Talk: Boston Code Camp 36 – Meet GitHub Copilot, Your AI Coding Assistant!

23-Mar-2024

Always great to hang out with the greater Boston tech community. Today I attended and contributed a talk to Boston Code Camp 36 (the 36th edition of this event).

I made the trip with Maura (she gave a talk on blockchain). and we met a lot of cool people and had a great time.

I spoke on GitHub Copilot. Much of my talk was demo and discussion – you have to see this in action (or use it) to appreciate what’s happening. I consider this a glimpse into the future – it will surely become then norm to have an AI assistant when programming.

It is fun have one AI 🤖 (GitHub Copilot) help us program another AI 🤖 (Azure OpenAI). 🤖 🤖 🤖 😀 After Copilot Chat was able to explain that Azure OpenAI did not have any notion of “today” we used Copilot to implement a trivial version of RAG to anchor the prompt to the current day.

We saw how the agents like @workspace can explain a body of code and even help us figure out where to implement a new feature (such as the --joke command line param).

Another demo was to get Copilot to write unit tests for me.
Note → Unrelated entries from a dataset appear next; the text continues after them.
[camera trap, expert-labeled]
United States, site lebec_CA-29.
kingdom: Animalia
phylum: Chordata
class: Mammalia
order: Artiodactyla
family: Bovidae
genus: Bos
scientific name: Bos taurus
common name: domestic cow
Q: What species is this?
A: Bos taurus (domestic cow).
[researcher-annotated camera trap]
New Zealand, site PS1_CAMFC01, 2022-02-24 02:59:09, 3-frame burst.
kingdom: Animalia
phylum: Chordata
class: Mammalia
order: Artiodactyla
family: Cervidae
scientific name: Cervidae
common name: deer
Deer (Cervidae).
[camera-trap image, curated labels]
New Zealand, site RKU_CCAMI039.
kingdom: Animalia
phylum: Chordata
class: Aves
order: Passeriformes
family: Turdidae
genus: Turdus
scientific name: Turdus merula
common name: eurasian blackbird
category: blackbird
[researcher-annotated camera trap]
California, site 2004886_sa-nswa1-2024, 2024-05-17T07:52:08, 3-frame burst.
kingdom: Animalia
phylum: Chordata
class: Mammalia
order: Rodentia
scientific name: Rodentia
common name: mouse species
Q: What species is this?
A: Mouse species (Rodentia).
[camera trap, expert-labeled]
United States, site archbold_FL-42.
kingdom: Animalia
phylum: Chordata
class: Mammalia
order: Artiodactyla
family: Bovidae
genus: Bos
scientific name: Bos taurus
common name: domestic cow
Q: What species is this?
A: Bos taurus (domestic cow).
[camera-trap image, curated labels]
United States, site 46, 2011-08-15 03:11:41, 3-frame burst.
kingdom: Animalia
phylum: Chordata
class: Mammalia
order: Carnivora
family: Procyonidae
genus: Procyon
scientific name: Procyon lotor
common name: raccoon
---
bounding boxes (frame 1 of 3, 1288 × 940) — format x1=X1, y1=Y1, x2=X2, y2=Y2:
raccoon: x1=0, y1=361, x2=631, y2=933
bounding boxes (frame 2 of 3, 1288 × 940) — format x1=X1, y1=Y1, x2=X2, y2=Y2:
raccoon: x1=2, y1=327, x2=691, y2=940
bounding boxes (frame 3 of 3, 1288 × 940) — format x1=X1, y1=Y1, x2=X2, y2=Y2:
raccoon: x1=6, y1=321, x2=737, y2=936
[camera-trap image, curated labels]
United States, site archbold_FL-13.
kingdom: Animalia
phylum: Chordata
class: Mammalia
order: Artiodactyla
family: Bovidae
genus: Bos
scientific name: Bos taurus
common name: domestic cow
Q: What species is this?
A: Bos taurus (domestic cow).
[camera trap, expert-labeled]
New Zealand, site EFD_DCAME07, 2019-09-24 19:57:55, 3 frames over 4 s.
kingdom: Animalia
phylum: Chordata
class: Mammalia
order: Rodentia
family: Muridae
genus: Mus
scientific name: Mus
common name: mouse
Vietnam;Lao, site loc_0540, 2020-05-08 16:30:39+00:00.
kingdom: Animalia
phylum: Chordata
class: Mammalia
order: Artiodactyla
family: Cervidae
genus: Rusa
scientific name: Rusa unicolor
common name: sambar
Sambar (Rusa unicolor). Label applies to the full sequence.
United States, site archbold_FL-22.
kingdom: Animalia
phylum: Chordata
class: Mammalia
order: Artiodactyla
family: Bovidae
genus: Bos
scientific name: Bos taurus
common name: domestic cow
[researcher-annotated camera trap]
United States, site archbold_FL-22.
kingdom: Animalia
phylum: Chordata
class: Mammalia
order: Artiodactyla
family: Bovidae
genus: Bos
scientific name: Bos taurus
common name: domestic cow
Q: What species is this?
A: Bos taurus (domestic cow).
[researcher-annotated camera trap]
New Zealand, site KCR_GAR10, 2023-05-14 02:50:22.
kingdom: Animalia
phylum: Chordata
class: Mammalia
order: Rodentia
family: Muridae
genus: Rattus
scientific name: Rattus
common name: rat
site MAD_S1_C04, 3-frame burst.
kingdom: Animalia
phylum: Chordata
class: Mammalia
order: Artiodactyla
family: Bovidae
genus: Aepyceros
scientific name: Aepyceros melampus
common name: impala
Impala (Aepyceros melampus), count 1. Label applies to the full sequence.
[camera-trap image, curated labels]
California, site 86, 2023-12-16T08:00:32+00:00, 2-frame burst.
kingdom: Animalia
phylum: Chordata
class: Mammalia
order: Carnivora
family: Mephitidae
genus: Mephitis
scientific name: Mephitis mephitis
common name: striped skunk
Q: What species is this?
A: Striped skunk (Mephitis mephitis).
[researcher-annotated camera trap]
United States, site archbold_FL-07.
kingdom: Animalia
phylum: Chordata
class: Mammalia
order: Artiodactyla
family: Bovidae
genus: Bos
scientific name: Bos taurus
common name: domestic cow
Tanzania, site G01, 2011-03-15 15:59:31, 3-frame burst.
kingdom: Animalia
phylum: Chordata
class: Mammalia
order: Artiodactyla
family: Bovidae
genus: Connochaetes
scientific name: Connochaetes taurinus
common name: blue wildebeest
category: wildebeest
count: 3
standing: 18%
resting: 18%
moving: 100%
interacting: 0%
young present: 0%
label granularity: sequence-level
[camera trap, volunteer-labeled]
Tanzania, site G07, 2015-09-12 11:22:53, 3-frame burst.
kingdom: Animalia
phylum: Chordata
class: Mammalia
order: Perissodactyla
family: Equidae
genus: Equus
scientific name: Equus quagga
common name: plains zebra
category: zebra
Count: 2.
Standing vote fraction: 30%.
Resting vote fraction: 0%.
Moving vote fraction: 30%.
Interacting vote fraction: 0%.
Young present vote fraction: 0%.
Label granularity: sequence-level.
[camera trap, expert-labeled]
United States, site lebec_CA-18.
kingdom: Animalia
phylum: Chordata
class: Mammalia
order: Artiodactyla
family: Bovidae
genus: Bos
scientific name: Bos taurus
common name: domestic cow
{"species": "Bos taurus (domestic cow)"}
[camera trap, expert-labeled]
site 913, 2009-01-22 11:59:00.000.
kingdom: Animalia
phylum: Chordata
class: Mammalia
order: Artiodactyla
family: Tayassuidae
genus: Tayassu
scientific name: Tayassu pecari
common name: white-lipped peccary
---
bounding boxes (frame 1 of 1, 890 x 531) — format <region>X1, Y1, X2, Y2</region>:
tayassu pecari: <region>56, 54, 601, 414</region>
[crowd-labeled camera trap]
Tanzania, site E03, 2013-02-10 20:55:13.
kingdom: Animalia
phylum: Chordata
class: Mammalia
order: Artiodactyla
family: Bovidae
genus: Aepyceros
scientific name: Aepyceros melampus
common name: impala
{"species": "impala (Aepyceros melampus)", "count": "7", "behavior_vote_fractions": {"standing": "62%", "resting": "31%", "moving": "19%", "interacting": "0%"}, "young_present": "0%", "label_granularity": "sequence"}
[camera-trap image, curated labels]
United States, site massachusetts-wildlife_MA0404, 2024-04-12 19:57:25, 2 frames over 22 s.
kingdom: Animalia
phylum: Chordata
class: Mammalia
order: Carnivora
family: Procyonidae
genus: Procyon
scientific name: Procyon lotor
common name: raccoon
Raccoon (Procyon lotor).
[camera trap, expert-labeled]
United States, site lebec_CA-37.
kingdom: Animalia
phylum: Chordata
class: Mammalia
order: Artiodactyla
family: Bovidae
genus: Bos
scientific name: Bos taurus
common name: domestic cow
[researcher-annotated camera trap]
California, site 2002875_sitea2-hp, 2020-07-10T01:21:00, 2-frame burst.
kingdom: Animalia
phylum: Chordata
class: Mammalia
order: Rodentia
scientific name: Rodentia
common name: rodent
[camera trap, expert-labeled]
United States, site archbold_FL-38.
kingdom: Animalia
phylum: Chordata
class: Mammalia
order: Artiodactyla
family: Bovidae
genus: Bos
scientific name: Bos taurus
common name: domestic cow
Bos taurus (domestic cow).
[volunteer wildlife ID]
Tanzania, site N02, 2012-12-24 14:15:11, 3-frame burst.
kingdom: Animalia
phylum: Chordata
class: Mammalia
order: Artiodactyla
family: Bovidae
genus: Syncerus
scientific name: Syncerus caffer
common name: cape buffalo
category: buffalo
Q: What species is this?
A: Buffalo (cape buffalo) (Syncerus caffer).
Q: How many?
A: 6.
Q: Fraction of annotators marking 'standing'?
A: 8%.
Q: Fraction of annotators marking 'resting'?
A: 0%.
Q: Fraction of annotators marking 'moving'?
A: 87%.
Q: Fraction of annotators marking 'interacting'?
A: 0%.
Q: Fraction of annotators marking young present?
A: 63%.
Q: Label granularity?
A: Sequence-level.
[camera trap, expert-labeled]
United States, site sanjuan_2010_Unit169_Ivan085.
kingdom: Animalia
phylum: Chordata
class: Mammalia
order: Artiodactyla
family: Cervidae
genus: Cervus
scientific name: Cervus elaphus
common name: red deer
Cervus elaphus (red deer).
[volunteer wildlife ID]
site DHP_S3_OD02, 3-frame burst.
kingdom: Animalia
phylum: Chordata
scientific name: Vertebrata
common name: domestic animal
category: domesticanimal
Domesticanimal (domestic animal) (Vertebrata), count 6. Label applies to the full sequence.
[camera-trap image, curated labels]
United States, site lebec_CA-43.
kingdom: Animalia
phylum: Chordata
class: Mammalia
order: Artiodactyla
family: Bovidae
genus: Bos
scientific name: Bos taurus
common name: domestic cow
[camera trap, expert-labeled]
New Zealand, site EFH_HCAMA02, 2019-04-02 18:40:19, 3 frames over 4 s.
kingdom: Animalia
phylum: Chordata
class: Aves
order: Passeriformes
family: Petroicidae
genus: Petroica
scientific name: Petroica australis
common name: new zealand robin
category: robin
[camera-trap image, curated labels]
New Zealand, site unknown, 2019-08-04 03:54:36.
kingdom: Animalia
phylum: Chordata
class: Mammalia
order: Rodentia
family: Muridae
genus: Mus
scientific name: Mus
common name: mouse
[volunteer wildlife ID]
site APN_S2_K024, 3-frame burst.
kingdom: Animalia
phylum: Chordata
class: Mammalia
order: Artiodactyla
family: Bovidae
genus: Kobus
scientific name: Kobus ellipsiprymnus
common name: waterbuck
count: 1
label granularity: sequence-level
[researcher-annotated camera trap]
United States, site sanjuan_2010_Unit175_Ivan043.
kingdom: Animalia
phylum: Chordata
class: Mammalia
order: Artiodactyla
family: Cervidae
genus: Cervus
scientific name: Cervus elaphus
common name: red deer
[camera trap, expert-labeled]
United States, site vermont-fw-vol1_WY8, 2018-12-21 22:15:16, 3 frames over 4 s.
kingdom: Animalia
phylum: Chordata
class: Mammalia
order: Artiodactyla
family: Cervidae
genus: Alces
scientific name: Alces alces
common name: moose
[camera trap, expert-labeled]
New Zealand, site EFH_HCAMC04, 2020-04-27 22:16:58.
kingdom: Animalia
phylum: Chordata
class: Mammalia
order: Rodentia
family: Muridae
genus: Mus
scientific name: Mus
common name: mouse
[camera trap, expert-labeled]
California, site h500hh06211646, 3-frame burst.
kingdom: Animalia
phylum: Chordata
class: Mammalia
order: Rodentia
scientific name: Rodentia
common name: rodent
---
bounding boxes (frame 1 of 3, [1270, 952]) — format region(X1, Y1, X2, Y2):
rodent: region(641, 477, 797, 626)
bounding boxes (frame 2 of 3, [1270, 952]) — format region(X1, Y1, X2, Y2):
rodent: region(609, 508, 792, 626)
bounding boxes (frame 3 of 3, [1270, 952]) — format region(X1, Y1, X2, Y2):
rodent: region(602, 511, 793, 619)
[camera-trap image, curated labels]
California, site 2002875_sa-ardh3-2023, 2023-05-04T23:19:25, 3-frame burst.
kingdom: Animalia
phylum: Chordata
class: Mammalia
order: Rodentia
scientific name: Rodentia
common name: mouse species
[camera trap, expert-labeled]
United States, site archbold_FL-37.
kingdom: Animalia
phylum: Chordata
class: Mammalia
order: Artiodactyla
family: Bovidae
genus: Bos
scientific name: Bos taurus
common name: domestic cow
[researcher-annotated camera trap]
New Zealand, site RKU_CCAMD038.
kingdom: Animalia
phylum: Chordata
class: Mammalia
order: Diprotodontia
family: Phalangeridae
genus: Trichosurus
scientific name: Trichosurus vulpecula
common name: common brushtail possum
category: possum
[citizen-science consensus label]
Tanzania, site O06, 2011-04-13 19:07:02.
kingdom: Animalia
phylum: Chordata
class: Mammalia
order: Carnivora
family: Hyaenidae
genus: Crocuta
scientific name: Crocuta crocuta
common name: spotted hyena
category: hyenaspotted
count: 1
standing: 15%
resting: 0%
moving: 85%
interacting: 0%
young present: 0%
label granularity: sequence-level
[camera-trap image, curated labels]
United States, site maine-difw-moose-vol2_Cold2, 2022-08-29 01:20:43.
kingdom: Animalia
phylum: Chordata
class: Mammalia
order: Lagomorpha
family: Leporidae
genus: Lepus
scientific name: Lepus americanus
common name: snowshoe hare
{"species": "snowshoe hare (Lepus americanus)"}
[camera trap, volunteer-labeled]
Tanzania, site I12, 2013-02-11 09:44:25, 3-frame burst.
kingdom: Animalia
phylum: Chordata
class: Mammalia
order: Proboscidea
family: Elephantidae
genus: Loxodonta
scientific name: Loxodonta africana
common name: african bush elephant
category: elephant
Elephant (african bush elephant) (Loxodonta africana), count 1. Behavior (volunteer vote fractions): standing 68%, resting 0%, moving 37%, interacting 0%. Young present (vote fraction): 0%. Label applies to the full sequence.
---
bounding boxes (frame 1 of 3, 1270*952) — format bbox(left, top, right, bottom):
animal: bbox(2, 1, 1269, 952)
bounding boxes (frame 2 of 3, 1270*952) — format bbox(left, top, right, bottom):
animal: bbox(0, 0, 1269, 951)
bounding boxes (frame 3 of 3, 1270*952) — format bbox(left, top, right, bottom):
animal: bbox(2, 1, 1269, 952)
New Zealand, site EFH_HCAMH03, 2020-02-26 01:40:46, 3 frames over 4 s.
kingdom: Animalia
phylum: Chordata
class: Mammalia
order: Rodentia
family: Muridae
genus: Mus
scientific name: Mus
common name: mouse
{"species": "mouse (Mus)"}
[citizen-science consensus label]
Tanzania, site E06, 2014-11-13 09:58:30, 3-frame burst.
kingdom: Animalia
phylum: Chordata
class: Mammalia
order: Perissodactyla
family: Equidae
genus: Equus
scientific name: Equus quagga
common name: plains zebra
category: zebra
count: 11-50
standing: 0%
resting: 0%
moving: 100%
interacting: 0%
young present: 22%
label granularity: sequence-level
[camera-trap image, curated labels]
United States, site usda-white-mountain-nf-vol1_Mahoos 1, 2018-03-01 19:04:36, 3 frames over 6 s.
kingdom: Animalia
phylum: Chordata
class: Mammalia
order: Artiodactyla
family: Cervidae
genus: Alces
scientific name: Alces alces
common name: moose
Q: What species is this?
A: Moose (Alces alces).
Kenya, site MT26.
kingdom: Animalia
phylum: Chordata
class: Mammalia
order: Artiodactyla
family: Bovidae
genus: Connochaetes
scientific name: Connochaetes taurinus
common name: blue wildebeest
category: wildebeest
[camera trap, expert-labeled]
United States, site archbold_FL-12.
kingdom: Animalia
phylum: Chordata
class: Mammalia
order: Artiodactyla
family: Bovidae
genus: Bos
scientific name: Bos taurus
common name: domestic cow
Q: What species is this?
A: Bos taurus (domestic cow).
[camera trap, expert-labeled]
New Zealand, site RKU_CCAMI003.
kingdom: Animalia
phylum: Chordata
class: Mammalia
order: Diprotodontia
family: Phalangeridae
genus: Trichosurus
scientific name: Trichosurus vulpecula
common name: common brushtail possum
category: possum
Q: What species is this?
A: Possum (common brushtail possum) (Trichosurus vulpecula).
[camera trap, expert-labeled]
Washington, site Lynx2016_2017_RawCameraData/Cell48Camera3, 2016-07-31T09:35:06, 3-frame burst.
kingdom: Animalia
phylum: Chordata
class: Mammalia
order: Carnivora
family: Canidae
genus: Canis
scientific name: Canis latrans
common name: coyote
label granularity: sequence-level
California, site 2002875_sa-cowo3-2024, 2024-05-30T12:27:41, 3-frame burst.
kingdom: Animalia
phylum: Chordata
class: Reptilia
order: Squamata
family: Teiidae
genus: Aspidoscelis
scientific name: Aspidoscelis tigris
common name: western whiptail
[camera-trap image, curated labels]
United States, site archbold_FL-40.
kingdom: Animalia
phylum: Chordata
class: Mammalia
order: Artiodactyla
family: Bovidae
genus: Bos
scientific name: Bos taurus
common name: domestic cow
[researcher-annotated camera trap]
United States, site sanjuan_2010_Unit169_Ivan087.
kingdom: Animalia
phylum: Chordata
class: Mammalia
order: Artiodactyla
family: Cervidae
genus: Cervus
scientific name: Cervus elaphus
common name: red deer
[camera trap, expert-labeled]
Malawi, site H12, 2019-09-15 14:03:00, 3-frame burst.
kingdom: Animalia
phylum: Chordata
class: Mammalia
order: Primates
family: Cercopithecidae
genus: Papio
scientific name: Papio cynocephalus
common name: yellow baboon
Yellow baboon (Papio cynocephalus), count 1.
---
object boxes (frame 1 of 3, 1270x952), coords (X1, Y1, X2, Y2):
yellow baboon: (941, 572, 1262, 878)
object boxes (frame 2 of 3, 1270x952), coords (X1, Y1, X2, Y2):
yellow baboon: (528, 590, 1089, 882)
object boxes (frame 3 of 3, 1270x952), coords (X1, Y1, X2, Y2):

The demo gods were not helpful 😱 😱 😱 and I ran into an error. I moved on without fixing it since time was short. I diagnosed it later and it turns out I had double-pasted (classic demo failure!) which caused the problem. We did use /tests to create unit tests, which were initially NUnit test, but then we asked Copilot to recast them as xUnit tests, then to more efficiently create test cases using the InlineData attribute to consolidate similar test cases.We didn’t get to run the tests at the end, but hopefully the power of GitHub Copilot in helping to create unit tests came through.

I also had the opportunity to hang out with some smart soon-to-be graduates from my alma mater – University of Massachusetts at Boston (some of them were Rohini Deshmukh, Master’s in Information Technology, Kunal Sahjwani, Master’s in Information Technology, and Shounak Kulkarni, Master’s in Business Analytics). Great to see our profession is in such capable hands from chatting with these very smart and capable technologists, analysts, and future leaders.

Here is the published talk abstract for the talk I delivered – and though much of the session was demos, the PowerPoint deck is attached after the abstract.

Meet GitHub Copilot, Your AI Coding Assistant

Imagine an assistant who anticipates your needs as you code, handling mundane and time-consuming steps, allowing you to focus on more complex challenges (the fun stuff). Allow me to introduce you to GitHub Copilot.

GitHub Copilot is an AI-powered coding assistant that integrates with your developer IDE adding many powerful productivity features. Backed by the same OpenAI Large Language Model (LLM) behind ChatGPT, it has an uncanny ability to suggest code snippets that you were about to type in. But suggesting code snippets is just the beginning.

In this demo-heavy talk, we’ll show usage basics, distinguish scenarios where it excels vs. some it finds challenging, and point out a few common anti-patterns so you can avoid them.

Since it is still early days, big features are still showing up at a fast clip, so we’ll highlight some recent features and some others just emerging. At the end we’ll squeeze in just a bit of prognosticating about what it might mean for the future of software development.

As you’ll learn in more depth during this session, the promise of GitHub Copilot is to help you be more productive – go faster, stay in flow, build even more robust software. We are not fully there but we are on the way. This imperfect tool is still a game changer.

I believe the rise of AI coding assistants is unstoppable at this point – and that’s a good thing. By the end of this session, you might agree. And maybe you’ll join the revolution early.